Te cztery historie tworzą wspólną opowieść o odwadze, empatii i sile, która pozwala iść dalej mimo choroby.
O kampanii
W ramach akcji „Życie z rakiem jajnika” powstał spot promujący oraz cztery nagrania z bohaterkami kampanii. Fundacja Życie z rakiem publikuje również cotygodniowe posty edukacyjne na swoim profilu na Facebooku. W ramach działań odbędą się też dwa webinary.

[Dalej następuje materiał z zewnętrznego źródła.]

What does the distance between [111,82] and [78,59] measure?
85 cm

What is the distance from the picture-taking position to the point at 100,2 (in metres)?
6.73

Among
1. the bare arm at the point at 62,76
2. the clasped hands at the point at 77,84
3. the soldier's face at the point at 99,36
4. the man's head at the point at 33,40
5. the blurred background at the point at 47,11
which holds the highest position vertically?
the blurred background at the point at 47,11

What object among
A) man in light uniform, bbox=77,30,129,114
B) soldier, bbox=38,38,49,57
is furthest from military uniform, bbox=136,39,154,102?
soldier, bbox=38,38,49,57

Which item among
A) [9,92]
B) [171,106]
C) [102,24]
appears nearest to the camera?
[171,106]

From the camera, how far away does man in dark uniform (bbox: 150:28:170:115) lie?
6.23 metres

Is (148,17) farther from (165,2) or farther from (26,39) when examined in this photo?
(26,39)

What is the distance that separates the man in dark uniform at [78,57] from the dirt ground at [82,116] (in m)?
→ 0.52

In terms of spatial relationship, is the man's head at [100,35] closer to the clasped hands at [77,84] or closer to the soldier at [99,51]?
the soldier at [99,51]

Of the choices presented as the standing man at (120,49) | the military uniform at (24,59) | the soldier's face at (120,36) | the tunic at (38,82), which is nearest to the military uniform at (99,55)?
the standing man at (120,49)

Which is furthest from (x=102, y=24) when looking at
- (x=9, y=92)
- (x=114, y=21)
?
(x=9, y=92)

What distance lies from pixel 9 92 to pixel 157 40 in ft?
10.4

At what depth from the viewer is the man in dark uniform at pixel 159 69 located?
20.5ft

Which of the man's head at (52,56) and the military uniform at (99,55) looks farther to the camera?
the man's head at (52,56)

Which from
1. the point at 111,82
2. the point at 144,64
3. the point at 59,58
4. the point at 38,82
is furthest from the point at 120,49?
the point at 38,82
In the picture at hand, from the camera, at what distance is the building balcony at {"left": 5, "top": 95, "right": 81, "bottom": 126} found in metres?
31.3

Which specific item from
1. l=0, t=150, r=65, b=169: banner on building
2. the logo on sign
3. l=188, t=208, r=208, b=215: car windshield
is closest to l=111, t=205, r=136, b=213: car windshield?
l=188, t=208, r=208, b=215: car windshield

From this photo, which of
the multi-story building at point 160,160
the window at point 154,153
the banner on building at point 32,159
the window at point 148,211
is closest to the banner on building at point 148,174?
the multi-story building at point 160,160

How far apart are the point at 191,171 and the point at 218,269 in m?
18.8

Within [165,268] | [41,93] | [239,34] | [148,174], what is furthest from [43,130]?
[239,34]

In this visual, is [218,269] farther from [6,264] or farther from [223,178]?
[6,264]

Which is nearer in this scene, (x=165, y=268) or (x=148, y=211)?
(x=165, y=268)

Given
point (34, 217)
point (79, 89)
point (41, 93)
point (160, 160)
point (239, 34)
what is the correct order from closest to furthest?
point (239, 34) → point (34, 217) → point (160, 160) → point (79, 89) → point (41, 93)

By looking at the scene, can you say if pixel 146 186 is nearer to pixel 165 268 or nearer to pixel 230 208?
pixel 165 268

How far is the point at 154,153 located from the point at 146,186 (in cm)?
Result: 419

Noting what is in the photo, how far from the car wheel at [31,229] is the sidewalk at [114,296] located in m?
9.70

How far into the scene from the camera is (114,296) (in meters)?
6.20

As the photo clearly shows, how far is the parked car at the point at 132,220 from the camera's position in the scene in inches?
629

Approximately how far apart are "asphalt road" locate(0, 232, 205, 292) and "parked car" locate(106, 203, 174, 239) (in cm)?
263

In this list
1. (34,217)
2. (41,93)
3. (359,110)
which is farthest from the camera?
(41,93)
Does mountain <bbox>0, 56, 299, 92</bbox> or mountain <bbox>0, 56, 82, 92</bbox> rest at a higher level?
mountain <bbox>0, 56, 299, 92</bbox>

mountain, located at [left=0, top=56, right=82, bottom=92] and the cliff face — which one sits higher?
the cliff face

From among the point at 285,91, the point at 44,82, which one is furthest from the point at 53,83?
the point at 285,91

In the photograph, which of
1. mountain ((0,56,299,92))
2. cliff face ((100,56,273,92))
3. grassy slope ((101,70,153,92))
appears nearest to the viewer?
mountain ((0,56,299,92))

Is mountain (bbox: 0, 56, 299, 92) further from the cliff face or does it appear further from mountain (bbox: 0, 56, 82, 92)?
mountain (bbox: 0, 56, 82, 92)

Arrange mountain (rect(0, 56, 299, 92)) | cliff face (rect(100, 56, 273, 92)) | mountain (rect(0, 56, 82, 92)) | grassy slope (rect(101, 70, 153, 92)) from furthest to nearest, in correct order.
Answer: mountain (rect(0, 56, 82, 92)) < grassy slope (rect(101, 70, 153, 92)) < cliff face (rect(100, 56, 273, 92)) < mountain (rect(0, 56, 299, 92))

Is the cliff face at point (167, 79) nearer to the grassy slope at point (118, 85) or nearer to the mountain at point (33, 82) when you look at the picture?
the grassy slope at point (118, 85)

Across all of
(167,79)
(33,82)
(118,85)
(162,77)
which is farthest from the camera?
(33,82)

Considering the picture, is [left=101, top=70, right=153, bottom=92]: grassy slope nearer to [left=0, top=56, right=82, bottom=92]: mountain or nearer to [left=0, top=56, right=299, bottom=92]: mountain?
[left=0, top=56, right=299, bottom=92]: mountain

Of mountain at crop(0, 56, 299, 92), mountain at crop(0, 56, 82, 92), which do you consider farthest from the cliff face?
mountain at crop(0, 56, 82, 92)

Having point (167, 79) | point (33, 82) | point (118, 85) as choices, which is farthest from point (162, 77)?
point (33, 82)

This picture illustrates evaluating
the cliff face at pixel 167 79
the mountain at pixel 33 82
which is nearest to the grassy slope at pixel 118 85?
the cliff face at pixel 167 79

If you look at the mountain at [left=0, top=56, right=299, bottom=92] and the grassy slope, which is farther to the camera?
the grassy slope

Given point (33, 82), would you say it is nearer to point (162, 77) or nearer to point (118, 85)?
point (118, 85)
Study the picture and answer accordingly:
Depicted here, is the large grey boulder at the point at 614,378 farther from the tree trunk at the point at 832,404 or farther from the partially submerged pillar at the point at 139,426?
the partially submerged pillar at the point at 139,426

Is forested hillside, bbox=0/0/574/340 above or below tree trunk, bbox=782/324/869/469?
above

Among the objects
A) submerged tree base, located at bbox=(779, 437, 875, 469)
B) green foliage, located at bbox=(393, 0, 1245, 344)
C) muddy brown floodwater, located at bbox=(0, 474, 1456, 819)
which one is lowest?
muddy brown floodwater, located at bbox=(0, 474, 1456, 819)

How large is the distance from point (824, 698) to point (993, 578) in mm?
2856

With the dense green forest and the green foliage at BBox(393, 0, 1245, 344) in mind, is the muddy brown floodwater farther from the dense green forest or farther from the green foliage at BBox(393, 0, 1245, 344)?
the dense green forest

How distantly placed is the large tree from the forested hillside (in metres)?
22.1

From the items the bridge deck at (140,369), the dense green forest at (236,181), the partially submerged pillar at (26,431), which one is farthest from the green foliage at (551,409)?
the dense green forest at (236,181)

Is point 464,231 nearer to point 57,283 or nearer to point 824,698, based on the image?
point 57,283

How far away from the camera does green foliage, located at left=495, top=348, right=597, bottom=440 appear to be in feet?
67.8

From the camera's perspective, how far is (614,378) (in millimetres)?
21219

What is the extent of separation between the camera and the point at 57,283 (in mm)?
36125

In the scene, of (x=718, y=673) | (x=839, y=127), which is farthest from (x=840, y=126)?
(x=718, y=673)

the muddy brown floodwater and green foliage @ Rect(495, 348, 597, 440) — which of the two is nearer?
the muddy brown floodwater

Patronat nad kampanią objęli Polskie Towarzystwo Onkologiczne, Narodowy Instytut Onkologii im. Marii Skłodowskiej-Curie. "PIB, Konsultant Krajowy Ginekologii Onkologicznej, Prezes Polskiego Towarzystwa Ginekologii Onkologicznej oraz Stowarzyszenie Kobiet Onkologii Polskiej „Rakmisja”. Patronem medialny akcji jest portal onkologiczny zwrotnikraka.pl, a sponsorem firma AbbVie.